I was sure I’d never been so humiliated in my whole life (I was, by that point, 3 years old). I was pretty sure I hated him for embarrassing me, but on some not-so-deep level, I knew I’d tickled him too hard, and that it was actually my fault, and that what I was feeling was guilt, and not hate. I just didn’t have words or understanding of complex emotions yet. All I knew was that I felt bad, and that it was related to something he’d done (as a result of something I’d done, but whatever). Fortunately for both of us, he was cute – if bald – and generally a pretty likeable little kid.

Oddly enough, that is my only memory of my brother as an infant. Every other memory of him is after he got a bit older – probably because he could then play with me. Before that, he was probably really boring. Cute, but boring.

I think I totally have a picture of us from that day, so if I can find it tonight, I’ll add it to whatever I end up posting tomorrow. It was the 70’s, so everything is probably quite orange in the photo, but that’s how we rolled once we moved from black and white to technicolor. Our memories became tinted with orange.

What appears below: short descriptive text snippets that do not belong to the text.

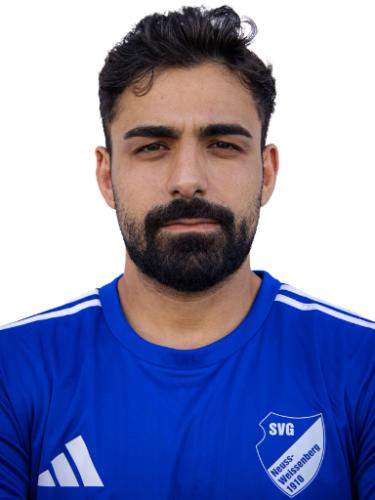 Dilvan Baran Alkan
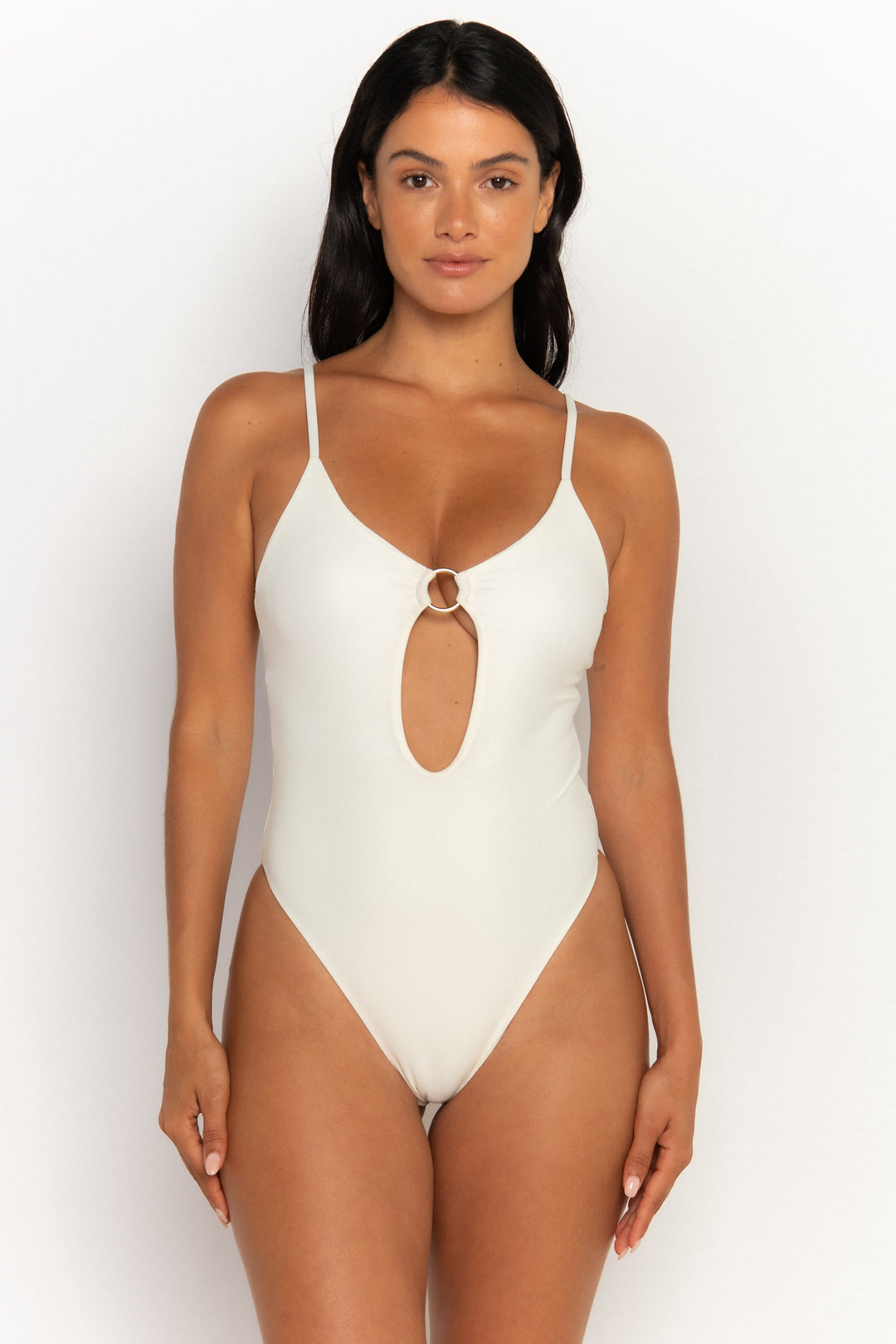 Eli One Piece - Ivory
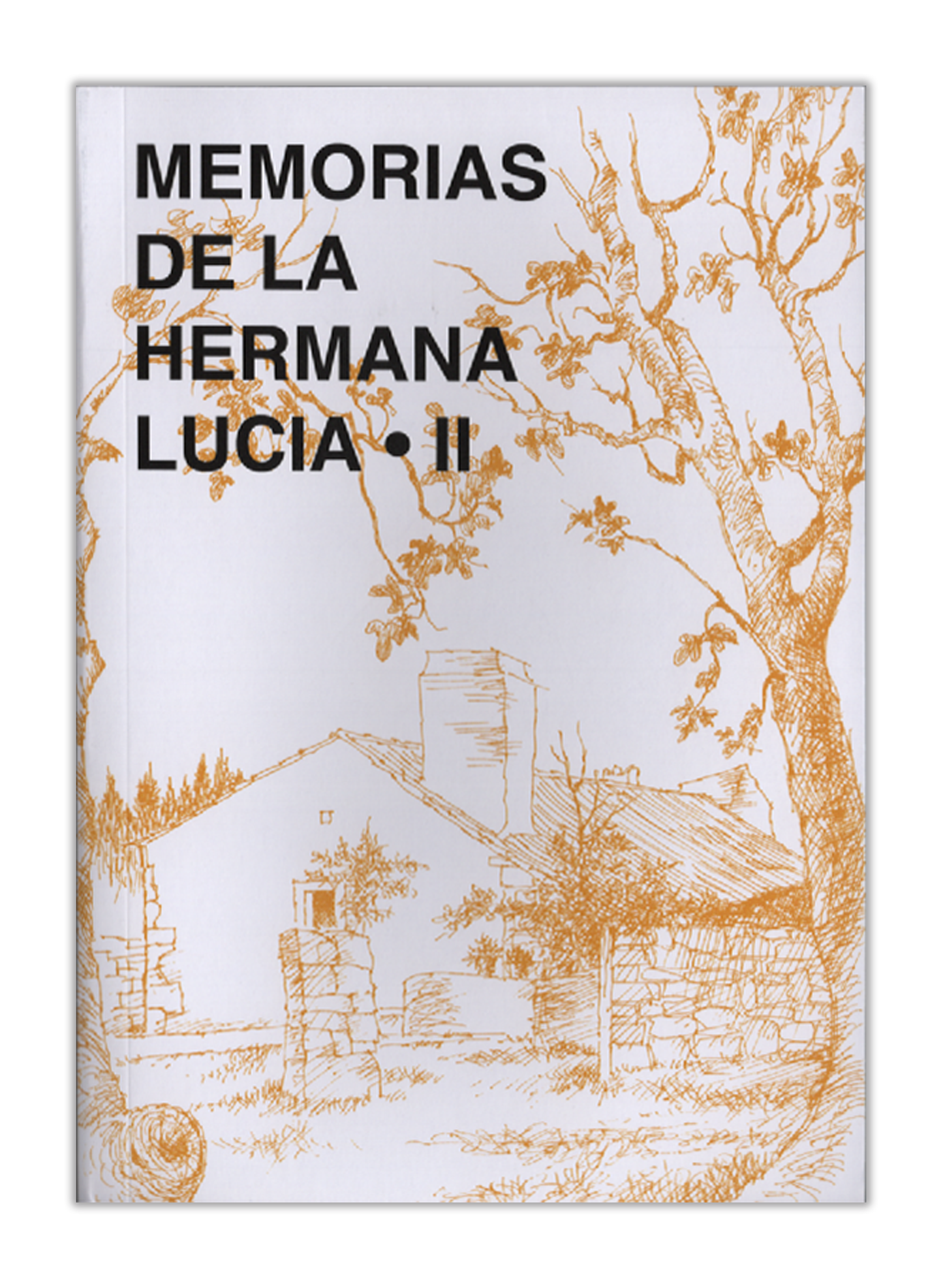 Memorias de la Hermana Lucía II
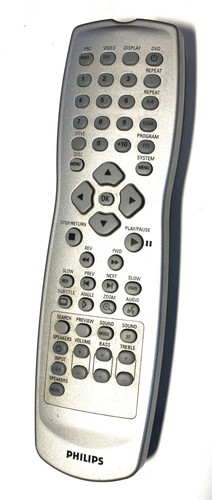 Telecommande philips pour - telecommande,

Also kind of odd is that I can’t remember anything from before my brother was born. I remember wanting to show him off a few months after he came along, but I don’t remember being an only child, or my mom being pregnant, or anything. I don’t remember a time when he wasn’t there. He would go on to piss me off many many more times after that (and I suppose I would piss him off, too, but not nearly as often, I’m sure), but I find a certain comfort in not being able to remember a time when he wasn’t around to irritate me.

Maybe that’s what sibling love is all about.